These last weeks have found our team putting together the front and backend components of the Gin prototype. Our efforts have centred on establishing a single repository on Github, currently administered by Michelle, where Vincent and Leemor’s frontend code has been integrated. We now have a platform for future developers to start from.

For a future UCOSP team getting started with this project I would recommend establishing a work flow with github as soon as possible. We have found that an effective model involves using a single repository to avoid drift between team member’s work that can grow into headaches when it comes time to merge code. A live voice or text chat open across team members during planned work sessions is also valuable in addition to weekly meetings and an actively used mailing list.

Hosting on a public repository such as Github will be essential as this project matures into a proper open source endeavour. Remember that this project is designed to be adopted by anybody; it is vital that all work be maintained in one public location.

To get started should be a matter of installing Django and cloning the Gin repository. Keep in mind that we have not been publishing all essential files for a complete Django project! The most glaring omissions to resolve before running the server from the repo will be settings.py and manage.py (For a complete list view the .gitignore file.) The best way to generate these is to create a new Django project and copy over what’s missing as a template.
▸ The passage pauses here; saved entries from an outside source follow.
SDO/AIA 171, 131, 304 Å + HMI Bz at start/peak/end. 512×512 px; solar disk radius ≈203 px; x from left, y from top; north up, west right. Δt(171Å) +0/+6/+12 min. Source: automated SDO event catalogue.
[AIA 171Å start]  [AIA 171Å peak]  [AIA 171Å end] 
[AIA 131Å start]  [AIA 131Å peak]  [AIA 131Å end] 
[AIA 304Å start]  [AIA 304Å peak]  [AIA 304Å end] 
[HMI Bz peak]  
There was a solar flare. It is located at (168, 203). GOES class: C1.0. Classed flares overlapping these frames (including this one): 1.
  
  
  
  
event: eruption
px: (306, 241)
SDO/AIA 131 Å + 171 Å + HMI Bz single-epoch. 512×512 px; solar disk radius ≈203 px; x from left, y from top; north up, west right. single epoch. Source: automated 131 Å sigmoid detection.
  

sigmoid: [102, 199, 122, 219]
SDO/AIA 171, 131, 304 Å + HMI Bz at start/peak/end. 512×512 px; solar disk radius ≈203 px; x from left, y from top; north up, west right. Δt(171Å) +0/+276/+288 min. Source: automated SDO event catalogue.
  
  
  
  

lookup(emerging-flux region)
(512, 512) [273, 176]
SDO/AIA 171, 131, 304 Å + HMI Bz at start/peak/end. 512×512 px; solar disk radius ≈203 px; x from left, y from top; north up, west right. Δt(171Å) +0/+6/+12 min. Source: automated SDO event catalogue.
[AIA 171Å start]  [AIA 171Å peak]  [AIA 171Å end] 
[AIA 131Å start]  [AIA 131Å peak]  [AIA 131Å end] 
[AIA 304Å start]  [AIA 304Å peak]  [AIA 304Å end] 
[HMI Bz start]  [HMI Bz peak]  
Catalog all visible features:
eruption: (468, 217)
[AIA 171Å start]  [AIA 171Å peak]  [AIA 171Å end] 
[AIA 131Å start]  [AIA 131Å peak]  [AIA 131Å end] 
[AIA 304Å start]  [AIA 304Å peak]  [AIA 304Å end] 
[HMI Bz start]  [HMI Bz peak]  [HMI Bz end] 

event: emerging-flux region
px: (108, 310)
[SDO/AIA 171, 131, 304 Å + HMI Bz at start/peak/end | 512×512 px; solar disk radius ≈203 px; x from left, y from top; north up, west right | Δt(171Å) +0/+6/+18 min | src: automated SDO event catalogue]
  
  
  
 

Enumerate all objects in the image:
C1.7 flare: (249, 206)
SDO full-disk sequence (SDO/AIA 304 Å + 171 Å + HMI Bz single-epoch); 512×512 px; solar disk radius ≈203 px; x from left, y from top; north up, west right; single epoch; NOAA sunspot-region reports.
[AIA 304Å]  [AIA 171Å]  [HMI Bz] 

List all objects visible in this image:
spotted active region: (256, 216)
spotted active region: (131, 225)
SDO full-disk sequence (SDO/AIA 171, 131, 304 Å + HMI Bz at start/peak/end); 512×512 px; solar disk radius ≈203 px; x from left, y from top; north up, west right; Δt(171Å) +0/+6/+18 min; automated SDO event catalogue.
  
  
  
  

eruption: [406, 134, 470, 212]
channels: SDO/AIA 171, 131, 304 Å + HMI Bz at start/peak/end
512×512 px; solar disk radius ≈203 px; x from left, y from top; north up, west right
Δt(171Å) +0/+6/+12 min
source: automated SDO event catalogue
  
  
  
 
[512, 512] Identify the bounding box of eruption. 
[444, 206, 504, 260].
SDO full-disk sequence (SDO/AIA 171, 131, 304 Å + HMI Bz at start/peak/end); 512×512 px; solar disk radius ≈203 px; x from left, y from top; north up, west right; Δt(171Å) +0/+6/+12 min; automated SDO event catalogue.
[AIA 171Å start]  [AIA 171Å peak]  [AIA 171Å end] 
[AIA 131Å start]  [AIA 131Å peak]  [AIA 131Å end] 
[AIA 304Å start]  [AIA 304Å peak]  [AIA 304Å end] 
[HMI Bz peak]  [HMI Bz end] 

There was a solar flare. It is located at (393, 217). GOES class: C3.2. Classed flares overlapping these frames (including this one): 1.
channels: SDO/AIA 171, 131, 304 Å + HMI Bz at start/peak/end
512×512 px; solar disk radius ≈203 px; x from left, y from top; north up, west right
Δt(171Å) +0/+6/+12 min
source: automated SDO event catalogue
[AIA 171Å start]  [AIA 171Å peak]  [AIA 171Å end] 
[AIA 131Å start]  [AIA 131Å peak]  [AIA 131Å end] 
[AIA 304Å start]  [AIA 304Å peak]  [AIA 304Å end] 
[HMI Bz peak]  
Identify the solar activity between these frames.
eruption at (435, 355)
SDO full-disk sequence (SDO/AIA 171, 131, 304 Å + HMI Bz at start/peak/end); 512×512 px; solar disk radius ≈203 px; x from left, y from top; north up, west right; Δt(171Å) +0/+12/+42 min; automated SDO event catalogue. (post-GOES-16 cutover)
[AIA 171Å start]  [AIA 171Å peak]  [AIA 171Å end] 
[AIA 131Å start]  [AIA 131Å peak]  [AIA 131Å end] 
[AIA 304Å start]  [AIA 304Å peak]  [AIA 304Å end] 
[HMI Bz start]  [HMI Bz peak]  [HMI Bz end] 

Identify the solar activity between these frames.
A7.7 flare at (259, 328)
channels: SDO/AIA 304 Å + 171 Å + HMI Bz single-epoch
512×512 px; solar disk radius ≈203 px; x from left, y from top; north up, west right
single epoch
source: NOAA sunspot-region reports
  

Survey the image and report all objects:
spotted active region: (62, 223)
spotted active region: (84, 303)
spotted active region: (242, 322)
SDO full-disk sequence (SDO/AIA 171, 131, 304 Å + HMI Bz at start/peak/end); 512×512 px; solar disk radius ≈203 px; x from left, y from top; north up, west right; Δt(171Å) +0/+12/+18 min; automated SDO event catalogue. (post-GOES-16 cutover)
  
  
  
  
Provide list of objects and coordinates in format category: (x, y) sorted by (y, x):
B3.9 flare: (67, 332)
You will also need a database, which we do not include on github. These can be initialized from the project’s schema using django’s built-in utilities. I recommend creating a seed file to distribute among the team for the sake of testing or demonstrating features. There is a shell script in the github repo to assist with this.

Some other tools we have found useful are ArgoUML and Balsamique to share visualizations of project goals. A UML diagram for the backend API, for example, is a lifesaver. Above all, I highly recommend working through a Git and Django tutorial:



A solid platform on which a range of data collection and retrieval strategies remains open will continue to inspire contributors as this project matures. Following VC news aggregators is a great source of inspiration for social media analysis because many startups and social media ventures tend to encounter similar issues we have with planning ahead for scale (cf. http://www.slideshare.net/dibau_naum_h/large-scale-processing-with-django) and deciding on which database technologies are best suited for our purpose. This recent blog post discusses using Google chrome’s open source n-gram model based language detection feature, with python bindings: http://blog.mikemccandless.com/2011/10/language-detection-with-googles-compact.html and don’t forget to follow Google’s chart API (http://code.google.com/apis/chart/interactive/docs/more_charts.html) to remember what interesting visualizations can be integrated with your working Gin dataset with some careful planning.

Good luck!